START Data for this task

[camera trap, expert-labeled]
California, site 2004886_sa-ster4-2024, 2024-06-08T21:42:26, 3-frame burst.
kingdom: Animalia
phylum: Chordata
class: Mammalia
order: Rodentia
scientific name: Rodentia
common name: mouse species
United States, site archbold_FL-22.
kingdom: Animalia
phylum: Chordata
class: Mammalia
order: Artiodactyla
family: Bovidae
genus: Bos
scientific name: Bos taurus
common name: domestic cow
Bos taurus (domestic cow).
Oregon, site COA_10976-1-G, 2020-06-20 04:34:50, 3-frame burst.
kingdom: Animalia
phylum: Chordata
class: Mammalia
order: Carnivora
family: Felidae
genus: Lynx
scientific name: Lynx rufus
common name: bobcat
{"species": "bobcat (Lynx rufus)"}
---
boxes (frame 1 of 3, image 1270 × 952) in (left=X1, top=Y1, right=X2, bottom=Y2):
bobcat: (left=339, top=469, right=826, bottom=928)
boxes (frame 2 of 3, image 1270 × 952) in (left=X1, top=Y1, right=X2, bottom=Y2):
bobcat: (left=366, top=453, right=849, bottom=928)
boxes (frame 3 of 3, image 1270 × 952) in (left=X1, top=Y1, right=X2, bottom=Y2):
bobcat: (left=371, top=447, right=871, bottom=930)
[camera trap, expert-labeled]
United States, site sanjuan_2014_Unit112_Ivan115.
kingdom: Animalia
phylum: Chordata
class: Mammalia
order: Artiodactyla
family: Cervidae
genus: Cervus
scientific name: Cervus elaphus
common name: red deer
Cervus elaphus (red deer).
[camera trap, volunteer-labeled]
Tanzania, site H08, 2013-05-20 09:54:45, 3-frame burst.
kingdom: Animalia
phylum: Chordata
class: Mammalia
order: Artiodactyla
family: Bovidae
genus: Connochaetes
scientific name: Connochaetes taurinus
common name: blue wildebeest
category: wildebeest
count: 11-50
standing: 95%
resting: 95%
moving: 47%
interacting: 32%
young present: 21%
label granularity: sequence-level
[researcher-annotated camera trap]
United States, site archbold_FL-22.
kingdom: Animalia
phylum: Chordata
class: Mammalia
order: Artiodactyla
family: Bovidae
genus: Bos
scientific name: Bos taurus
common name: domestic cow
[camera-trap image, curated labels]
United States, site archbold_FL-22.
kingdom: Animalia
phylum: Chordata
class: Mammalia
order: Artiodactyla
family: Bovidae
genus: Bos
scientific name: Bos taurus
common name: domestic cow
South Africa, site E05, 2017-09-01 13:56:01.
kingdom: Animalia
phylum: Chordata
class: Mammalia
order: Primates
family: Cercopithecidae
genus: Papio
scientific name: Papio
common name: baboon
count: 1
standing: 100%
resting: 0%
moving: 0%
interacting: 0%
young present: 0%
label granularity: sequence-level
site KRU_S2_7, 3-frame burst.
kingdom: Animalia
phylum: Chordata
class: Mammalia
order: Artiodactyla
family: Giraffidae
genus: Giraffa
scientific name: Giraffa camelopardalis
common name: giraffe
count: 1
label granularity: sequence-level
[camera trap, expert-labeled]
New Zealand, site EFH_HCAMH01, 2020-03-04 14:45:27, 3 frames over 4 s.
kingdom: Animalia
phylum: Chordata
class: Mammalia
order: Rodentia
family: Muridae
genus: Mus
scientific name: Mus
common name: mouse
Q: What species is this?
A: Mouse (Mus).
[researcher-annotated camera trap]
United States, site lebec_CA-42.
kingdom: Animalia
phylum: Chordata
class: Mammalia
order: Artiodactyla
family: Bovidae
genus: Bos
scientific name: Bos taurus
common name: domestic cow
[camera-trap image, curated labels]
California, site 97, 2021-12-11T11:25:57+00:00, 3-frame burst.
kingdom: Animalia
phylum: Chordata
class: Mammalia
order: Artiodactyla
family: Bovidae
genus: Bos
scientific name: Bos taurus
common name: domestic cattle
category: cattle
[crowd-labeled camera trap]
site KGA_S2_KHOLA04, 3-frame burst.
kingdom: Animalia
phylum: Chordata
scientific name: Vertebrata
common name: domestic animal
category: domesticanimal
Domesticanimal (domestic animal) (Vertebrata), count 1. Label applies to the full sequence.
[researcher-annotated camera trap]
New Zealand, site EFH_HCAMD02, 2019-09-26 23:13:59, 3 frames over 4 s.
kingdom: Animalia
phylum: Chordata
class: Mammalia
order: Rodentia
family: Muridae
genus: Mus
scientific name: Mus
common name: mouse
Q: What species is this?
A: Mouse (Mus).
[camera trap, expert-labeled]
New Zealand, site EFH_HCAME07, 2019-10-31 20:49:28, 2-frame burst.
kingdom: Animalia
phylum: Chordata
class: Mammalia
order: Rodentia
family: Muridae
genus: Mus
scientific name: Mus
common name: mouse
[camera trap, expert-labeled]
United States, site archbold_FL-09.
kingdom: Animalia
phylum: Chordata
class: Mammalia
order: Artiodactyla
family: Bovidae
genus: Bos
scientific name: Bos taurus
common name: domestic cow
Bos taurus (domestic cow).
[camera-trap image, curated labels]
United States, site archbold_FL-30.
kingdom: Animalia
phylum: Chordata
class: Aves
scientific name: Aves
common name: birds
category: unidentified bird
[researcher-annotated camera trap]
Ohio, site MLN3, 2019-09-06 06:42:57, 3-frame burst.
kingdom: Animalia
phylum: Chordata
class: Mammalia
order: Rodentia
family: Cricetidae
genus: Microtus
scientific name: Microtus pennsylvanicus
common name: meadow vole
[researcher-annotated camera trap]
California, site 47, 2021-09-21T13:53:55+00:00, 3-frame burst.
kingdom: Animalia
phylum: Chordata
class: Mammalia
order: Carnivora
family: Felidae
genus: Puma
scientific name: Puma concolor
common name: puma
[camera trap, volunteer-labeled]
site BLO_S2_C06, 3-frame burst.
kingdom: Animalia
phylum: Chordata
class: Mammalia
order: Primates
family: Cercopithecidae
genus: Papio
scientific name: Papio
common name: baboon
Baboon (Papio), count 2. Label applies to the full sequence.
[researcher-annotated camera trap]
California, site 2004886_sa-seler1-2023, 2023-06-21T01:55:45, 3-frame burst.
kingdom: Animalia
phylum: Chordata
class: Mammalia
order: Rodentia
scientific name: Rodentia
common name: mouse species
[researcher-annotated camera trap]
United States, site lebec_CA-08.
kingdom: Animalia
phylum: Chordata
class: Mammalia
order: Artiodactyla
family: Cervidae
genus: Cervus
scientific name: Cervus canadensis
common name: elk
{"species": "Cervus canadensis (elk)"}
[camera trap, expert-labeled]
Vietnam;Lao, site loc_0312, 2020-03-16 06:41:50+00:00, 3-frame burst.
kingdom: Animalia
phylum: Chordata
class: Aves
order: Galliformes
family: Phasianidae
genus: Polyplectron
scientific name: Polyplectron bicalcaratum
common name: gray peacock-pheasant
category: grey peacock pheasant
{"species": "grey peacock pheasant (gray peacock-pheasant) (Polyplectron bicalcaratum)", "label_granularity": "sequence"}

END Data for this task

__What needs to be done__
Each entry should be written out again exactly, with no word left out.

__Completed task__
[camera trap, expert-labeled]
California, site 2004886_sa-ster4-2024, 2024-06-08T21:42:26, 3-frame burst.
kingdom: Animalia
phylum: Chordata
class: Mammalia
order: Rodentia
scientific name: Rodentia
common name: mouse species
United States, site archbold_FL-22.
kingdom: Animalia
phylum: Chordata
class: Mammalia
order: Artiodactyla
family: Bovidae
genus: Bos
scientific name: Bos taurus
common name: domestic cow
Bos taurus (domestic cow).
Oregon, site COA_10976-1-G, 2020-06-20 04:34:50, 3-frame burst.
kingdom: Animalia
phylum: Chordata
class: Mammalia
order: Carnivora
family: Felidae
genus: Lynx
scientific name: Lynx rufus
common name: bobcat
{"species": "bobcat (Lynx rufus)"}
---
boxes (frame 1 of 3, image 1270 × 952) in (left=X1, top=Y1, right=X2, bottom=Y2):
bobcat: (left=339, top=469, right=826, bottom=928)
boxes (frame 2 of 3, image 1270 × 952) in (left=X1, top=Y1, right=X2, bottom=Y2):
bobcat: (left=366, top=453, right=849, bottom=928)
boxes (frame 3 of 3, image 1270 × 952) in (left=X1, top=Y1, right=X2, bottom=Y2):
bobcat: (left=371, top=447, right=871, bottom=930)
[camera trap, expert-labeled]
United States, site sanjuan_2014_Unit112_Ivan115.
kingdom: Animalia
phylum: Chordata
class: Mammalia
order: Artiodactyla
family: Cervidae
genus: Cervus
scientific name: Cervus elaphus
common name: red deer
Cervus elaphus (red deer).
[camera trap, volunteer-labeled]
Tanzania, site H08, 2013-05-20 09:54:45, 3-frame burst.
kingdom: Animalia
phylum: Chordata
class: Mammalia
order: Artiodactyla
family: Bovidae
genus: Connochaetes
scientific name: Connochaetes taurinus
common name: blue wildebeest
category: wildebeest
count: 11-50
standing: 95%
resting: 95%
moving: 47%
interacting: 32%
young present: 21%
label granularity: sequence-level
[researcher-annotated camera trap]
United States, site archbold_FL-22.
kingdom: Animalia
phylum: Chordata
class: Mammalia
order: Artiodactyla
family: Bovidae
genus: Bos
scientific name: Bos taurus
common name: domestic cow
[camera-trap image, curated labels]
United States, site archbold_FL-22.
kingdom: Animalia
phylum: Chordata
class: Mammalia
order: Artiodactyla
family: Bovidae
genus: Bos
scientific name: Bos taurus
common name: domestic cow
South Africa, site E05, 2017-09-01 13:56:01.
kingdom: Animalia
phylum: Chordata
class: Mammalia
order: Primates
family: Cercopithecidae
genus: Papio
scientific name: Papio
common name: baboon
count: 1
standing: 100%
resting: 0%
moving: 0%
interacting: 0%
young present: 0%
label granularity: sequence-level
site KRU_S2_7, 3-frame burst.
kingdom: Animalia
phylum: Chordata
class: Mammalia
order: Artiodactyla
family: Giraffidae
genus: Giraffa
scientific name: Giraffa camelopardalis
common name: giraffe
count: 1
label granularity: sequence-level
[camera trap, expert-labeled]
New Zealand, site EFH_HCAMH01, 2020-03-04 14:45:27, 3 frames over 4 s.
kingdom: Animalia
phylum: Chordata
class: Mammalia
order: Rodentia
family: Muridae
genus: Mus
scientific name: Mus
common name: mouse
Q: What species is this?
A: Mouse (Mus).
[researcher-annotated camera trap]
United States, site lebec_CA-42.
kingdom: Animalia
phylum: Chordata
class: Mammalia
order: Artiodactyla
family: Bovidae
genus: Bos
scientific name: Bos taurus
common name: domestic cow
[camera-trap image, curated labels]
California, site 97, 2021-12-11T11:25:57+00:00, 3-frame burst.
kingdom: Animalia
phylum: Chordata
class: Mammalia
order: Artiodactyla
family: Bovidae
genus: Bos
scientific name: Bos taurus
common name: domestic cattle
category: cattle
[crowd-labeled camera trap]
site KGA_S2_KHOLA04, 3-frame burst.
kingdom: Animalia
phylum: Chordata
scientific name: Vertebrata
common name: domestic animal
category: domesticanimal
Domesticanimal (domestic animal) (Vertebrata), count 1. Label applies to the full sequence.
[researcher-annotated camera trap]
New Zealand, site EFH_HCAMD02, 2019-09-26 23:13:59, 3 frames over 4 s.
kingdom: Animalia
phylum: Chordata
class: Mammalia
order: Rodentia
family: Muridae
genus: Mus
scientific name: Mus
common name: mouse
Q: What species is this?
A: Mouse (Mus).
[camera trap, expert-labeled]
New Zealand, site EFH_HCAME07, 2019-10-31 20:49:28, 2-frame burst.
kingdom: Animalia
phylum: Chordata
class: Mammalia
order: Rodentia
family: Muridae
genus: Mus
scientific name: Mus
common name: mouse
[camera trap, expert-labeled]
United States, site archbold_FL-09.
kingdom: Animalia
phylum: Chordata
class: Mammalia
order: Artiodactyla
family: Bovidae
genus: Bos
scientific name: Bos taurus
common name: domestic cow
Bos taurus (domestic cow).
[camera-trap image, curated labels]
United States, site archbold_FL-30.
kingdom: Animalia
phylum: Chordata
class: Aves
scientific name: Aves
common name: birds
category: unidentified bird
[researcher-annotated camera trap]
Ohio, site MLN3, 2019-09-06 06:42:57, 3-frame burst.
kingdom: Animalia
phylum: Chordata
class: Mammalia
order: Rodentia
family: Cricetidae
genus: Microtus
scientific name: Microtus pennsylvanicus
common name: meadow vole
[researcher-annotated camera trap]
California, site 47, 2021-09-21T13:53:55+00:00, 3-frame burst.
kingdom: Animalia
phylum: Chordata
class: Mammalia
order: Carnivora
family: Felidae
genus: Puma
scientific name: Puma concolor
common name: puma
[camera trap, volunteer-labeled]
site BLO_S2_C06, 3-frame burst.
kingdom: Animalia
phylum: Chordata
class: Mammalia
order: Primates
family: Cercopithecidae
genus: Papio
scientific name: Papio
common name: baboon
Baboon (Papio), count 2. Label applies to the full sequence.
[researcher-annotated camera trap]
California, site 2004886_sa-seler1-2023, 2023-06-21T01:55:45, 3-frame burst.
kingdom: Animalia
phylum: Chordata
class: Mammalia
order: Rodentia
scientific name: Rodentia
common name: mouse species
[researcher-annotated camera trap]
United States, site lebec_CA-08.
kingdom: Animalia
phylum: Chordata
class: Mammalia
order: Artiodactyla
family: Cervidae
genus: Cervus
scientific name: Cervus canadensis
common name: elk
{"species": "Cervus canadensis (elk)"}
[camera trap, expert-labeled]
Vietnam;Lao, site loc_0312, 2020-03-16 06:41:50+00:00, 3-frame burst.
kingdom: Animalia
phylum: Chordata
class: Aves
order: Galliformes
family: Phasianidae
genus: Polyplectron
scientific name: Polyplectron bicalcaratum
common name: gray peacock-pheasant
category: grey peacock pheasant
{"species": "grey peacock pheasant (gray peacock-pheasant) (Polyplectron bicalcaratum)", "label_granularity": "sequence"}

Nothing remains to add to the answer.